• Estratto
B) Amicizia parola inflazionata. La si usa anche su Facebook. (Di qui una grande risata di entrambi).

A) Già hai proprio ragione, per questo forse, ma non ne sono sicuro, si è un po' superficiale nei rapporti. Poi, lo si diceva prima, io ho una certa età e sono ancora contaminati da qualche residuo analogico.

B) Ma, al di là di questo il nostro cruccio non nasce forse perché noi pretendiamo molto dall'amicizia? (L'interrogativo resta sospeso per un po')

A) Forse. L'amicizia è per noi qualcosa d'importante, appartiene alla nostra capacità di stare in relazione con gli altri. Il nostro filosofo diceva che siamo animali sociali e naturalmente siamo portati a vivere insieme con gli altri. In più, per riprendere il discorso di sopra, l'amicizia è una forma importante di virtù.

B) Ma l'amicizia non si basa sulla simpatia spontanea? Infondo ci sono persone con cui ci piace stare di più con altre meno. Con te mi piace stare per esempio.
A) Grazie per la simpatia. E ricambio.
Si, questo che dici è vero anche se dobbiamo metterci una buona dose di affetto il che complica le cose e le rende anche più interessanti.

B) Eh si! Infatti gli amici vivono in uno scambio reciproco e continuo.

A) Ecco questo è un punto importante. Il nostro antico filosofo ci dice che vi sono varie forme di amicizia.

B) Infatti non siamo amici allo stesso modo con tutti.

A) Vero. Non è, comunque solo una questione d'intensità di rapporto. Aristotele dice che ci sono forme diverse di amicizia in base al tipo di rapporto che si stabilisce. Per cui alcune amicizie sono più virtuose altre meno.

• Esercizio scritto a
Ricopia identiche le righe riportate più sotto, dalla riga che contiene "Give the order of" fino all'ultima riga, entrambe comprese.

• Materiale
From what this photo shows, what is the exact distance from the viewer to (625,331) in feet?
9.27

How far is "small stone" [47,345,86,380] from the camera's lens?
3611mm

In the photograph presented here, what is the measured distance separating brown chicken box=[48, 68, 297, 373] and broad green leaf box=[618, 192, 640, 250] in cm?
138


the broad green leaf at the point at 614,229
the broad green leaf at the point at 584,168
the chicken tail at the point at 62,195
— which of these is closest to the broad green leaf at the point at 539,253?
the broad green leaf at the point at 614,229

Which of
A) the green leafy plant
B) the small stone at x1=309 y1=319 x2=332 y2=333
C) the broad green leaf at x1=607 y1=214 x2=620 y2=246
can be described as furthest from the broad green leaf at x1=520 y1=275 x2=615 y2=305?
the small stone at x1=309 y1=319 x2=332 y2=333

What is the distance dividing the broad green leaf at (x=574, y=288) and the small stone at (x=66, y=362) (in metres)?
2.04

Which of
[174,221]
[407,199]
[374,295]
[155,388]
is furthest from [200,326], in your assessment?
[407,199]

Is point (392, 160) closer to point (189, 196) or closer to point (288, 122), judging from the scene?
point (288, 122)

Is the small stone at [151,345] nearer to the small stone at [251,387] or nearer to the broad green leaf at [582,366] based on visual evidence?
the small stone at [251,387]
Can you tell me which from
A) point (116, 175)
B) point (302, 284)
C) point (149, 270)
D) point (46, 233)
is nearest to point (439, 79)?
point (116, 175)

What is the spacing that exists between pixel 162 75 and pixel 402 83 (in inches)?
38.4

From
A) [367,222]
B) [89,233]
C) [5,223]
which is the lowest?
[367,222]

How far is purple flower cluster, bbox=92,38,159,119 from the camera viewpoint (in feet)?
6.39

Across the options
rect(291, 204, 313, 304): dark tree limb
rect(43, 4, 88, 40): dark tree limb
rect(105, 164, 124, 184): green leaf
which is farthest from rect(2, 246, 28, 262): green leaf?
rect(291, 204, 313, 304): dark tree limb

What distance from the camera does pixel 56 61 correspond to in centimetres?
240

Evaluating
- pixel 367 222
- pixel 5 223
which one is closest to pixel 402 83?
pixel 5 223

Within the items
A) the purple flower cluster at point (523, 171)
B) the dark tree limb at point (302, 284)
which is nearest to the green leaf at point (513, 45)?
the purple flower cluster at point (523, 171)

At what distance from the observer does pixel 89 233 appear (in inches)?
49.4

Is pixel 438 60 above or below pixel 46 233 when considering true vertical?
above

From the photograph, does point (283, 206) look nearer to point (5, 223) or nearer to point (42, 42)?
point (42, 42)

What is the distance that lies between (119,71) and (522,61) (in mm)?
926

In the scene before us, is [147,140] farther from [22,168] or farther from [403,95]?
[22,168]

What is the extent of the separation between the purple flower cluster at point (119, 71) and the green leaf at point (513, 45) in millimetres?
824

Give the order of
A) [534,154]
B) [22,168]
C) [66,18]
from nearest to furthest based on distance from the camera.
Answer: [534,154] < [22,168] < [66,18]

• Esercizio scritto b
Traduci in inglese questa frase dell'estratto: "Aristotele dice che ci sono forme diverse di amicizia in base al tipo di rapporto che si stabilisce."

• Risposta completa a
Give the order of
A) [534,154]
B) [22,168]
C) [66,18]
from nearest to furthest based on distance from the camera.
Answer: [534,154] < [22,168] < [66,18]

• Risposta completa b
Aristotle says that there are different forms of friendship depending on the kind of relationship that is established.